4. Don McLean's 1971 hit song “American Pie” begins with the phrase “A long, long time ago...”
a. “So bye-bye, miss american pie. Drove my chevy to the levee, But the levee was dry.”
5. All six of the Star Wars films begin with the phrase “A long time ago, in a galaxy far, far away...”
C. Today, we begin a sermon series in which we will retell the story of God and His people during the time of Moses.
1. Unlike the fairy tales we love, this story is a true one.
2. All of the people, places, and events are and were real.
3. As we embark on this study of the life of Moses, I want us to begin with the goal of becoming God’s followers and leaders just like Moses.
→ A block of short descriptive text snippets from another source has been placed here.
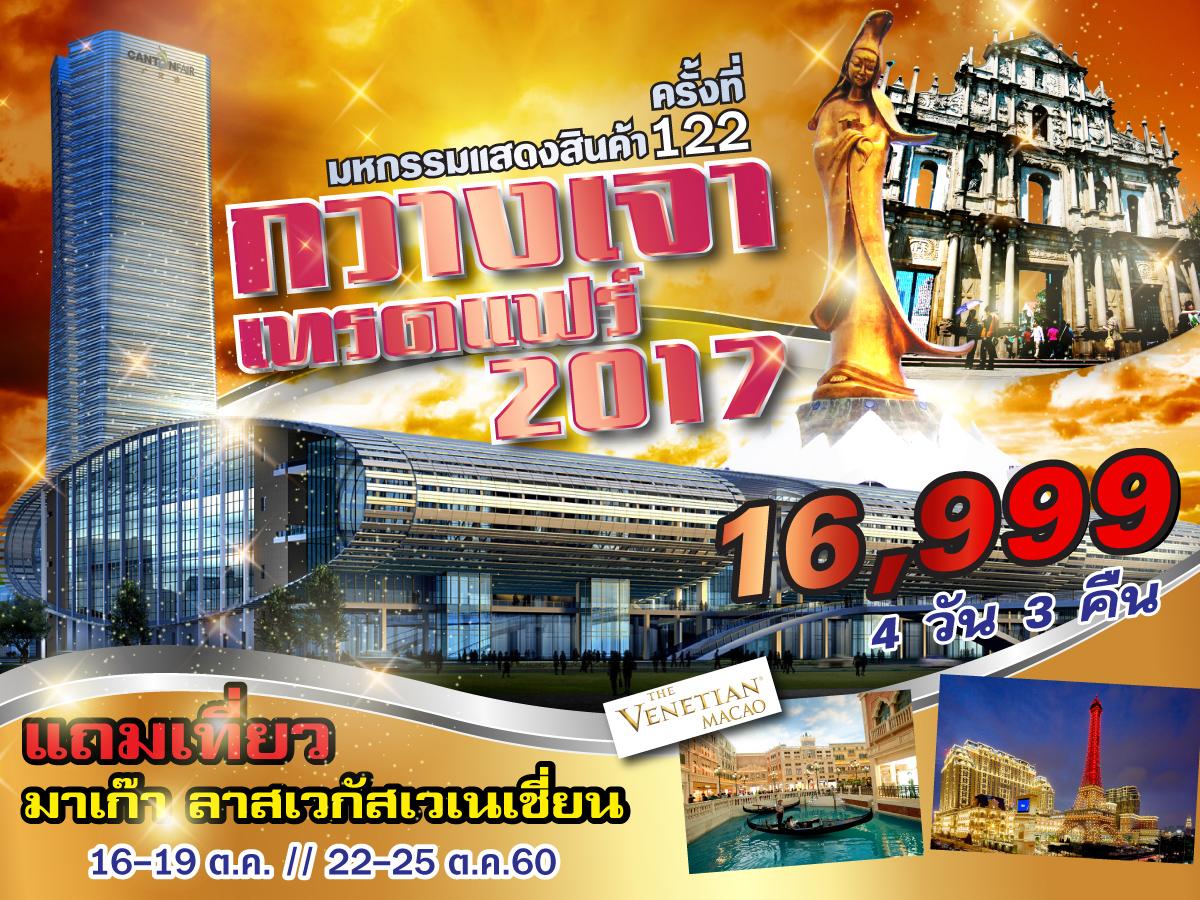 มหกรรมงานแสดงสินค้า Canton Fair ครั้งที่ 122 [ 4 วัน 3 คืน-FD ]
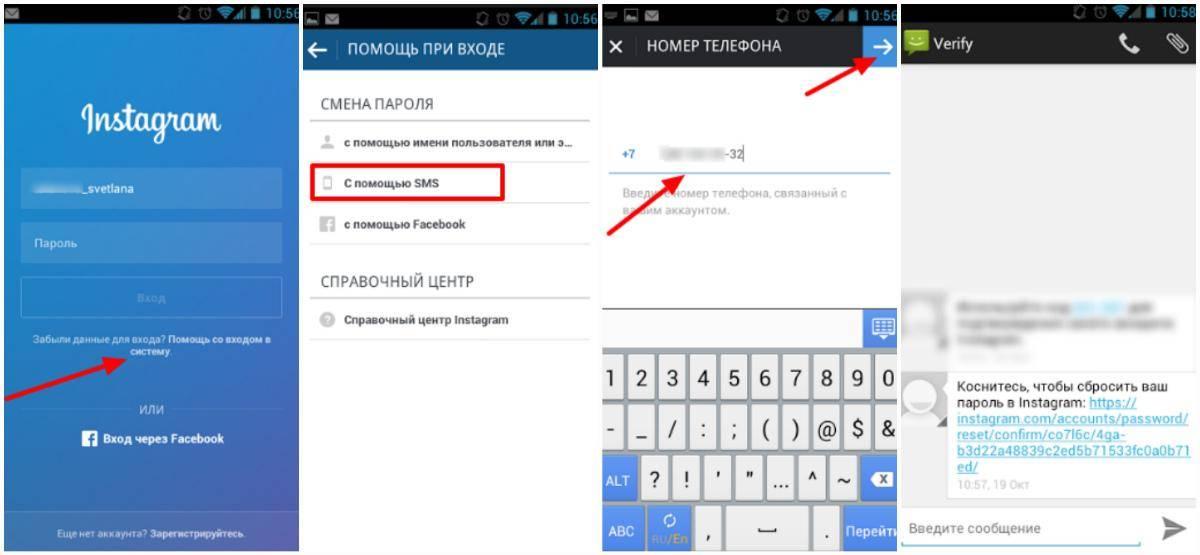 Смена номера в инстаграм: через телефон или компьютер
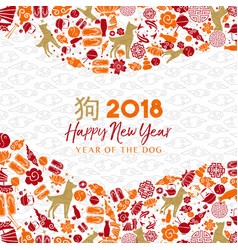 chinese new year of the dog 2018 icon card vector image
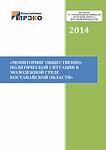 2014 - Мониторинг общественно-политическ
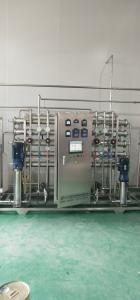 2噸純化水機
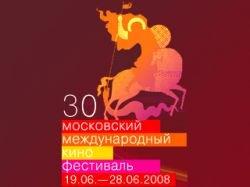 На XXX Московском кинофестивале Россию будут представлять два фильма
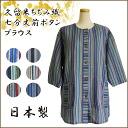 ★ Kurume chidzimi織 before button blouse ★ outlet Japan made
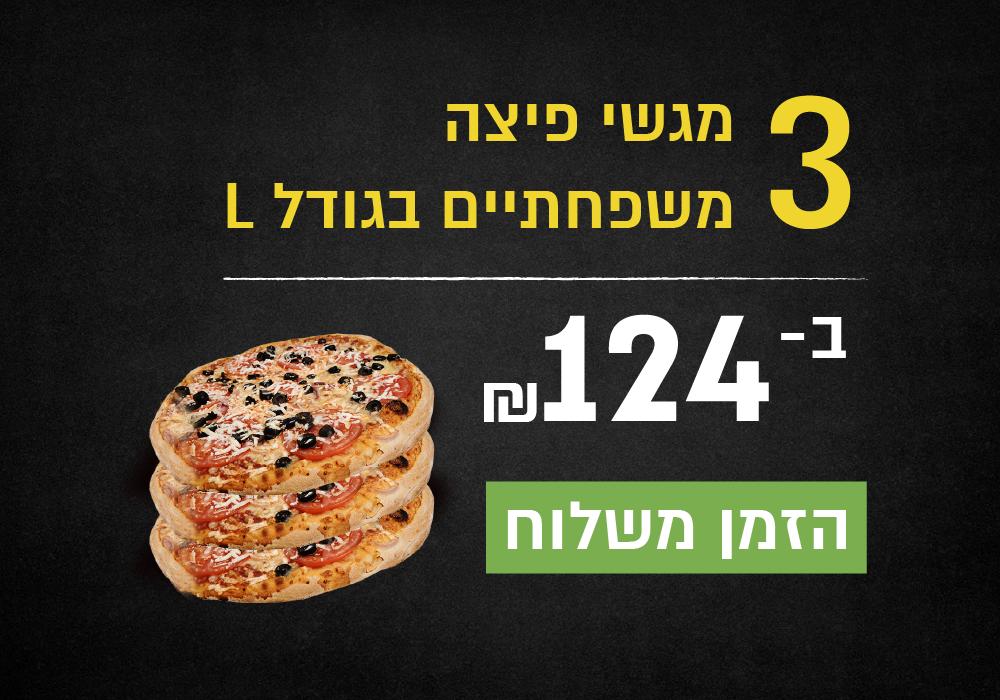 3 pizzas new 9.8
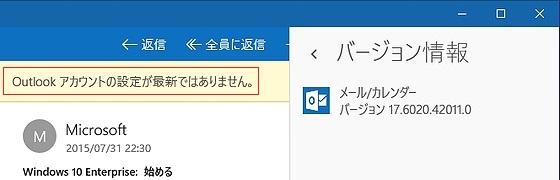 check_MS-account.jpg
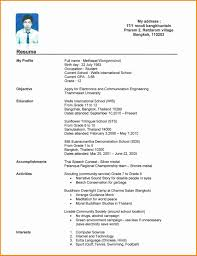Cv Template Student 5 Cv Template For High School Student Theorynpractice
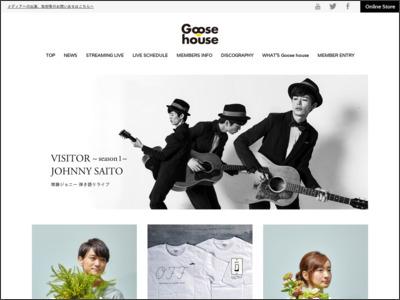 Goose house 公式ホームページ 画像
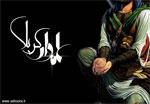 علمدار کربلا-عباس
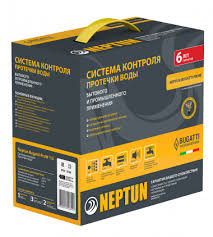 <b>Система контроля протечки воды</b> Neptun Bugatti ProW ½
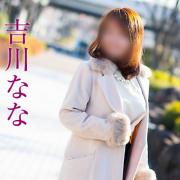 吉川奈々|五十路マダム 倉敷店 - 倉敷風俗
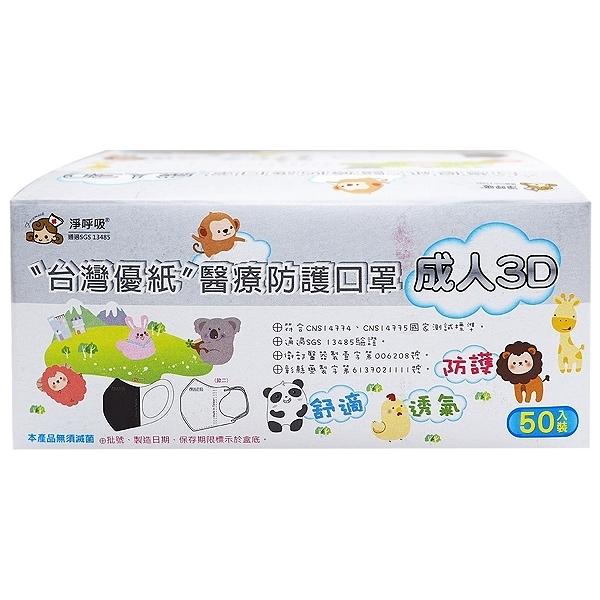 【限購1】台灣優紙 醫療防護口罩-成人3D(50枚)【小三美日】顏色/款式隨機出貨 耳掛式/鬆緊帶式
4. I hope we will learn from him the important lessons that God wants to teach us.
5. I trust that we will learn as much from his failures as we learn from his victories.
D. What are the first thoughts or images that come to mind when I mention Moses?
1. I hope it isn’t Moses Malone, who is a Hall of Fame basketball player and one of the NBA's 50 greatest players of all time.
2. When I say Moses, you more likely think of Charlton Heston in the award-winning film, The Ten Commandments, directed by Cecil B. DeMille.
3. Today’s generation is more likely to think of the rendition of Moses in the animated film called The Prince of Egypt.
E. Unfortunately, both of those films present the story of Moses in a less than realistic and truthful fashion.
1. The most reliable source about the life of Moses is the Bible, and it is to the Bible that we will turn for our study.
2. As we examine the story of Moses that comes from Scripture, we will find that we can relate to this man who faced the kinds of struggles we face, but didn’t always handle them correctly.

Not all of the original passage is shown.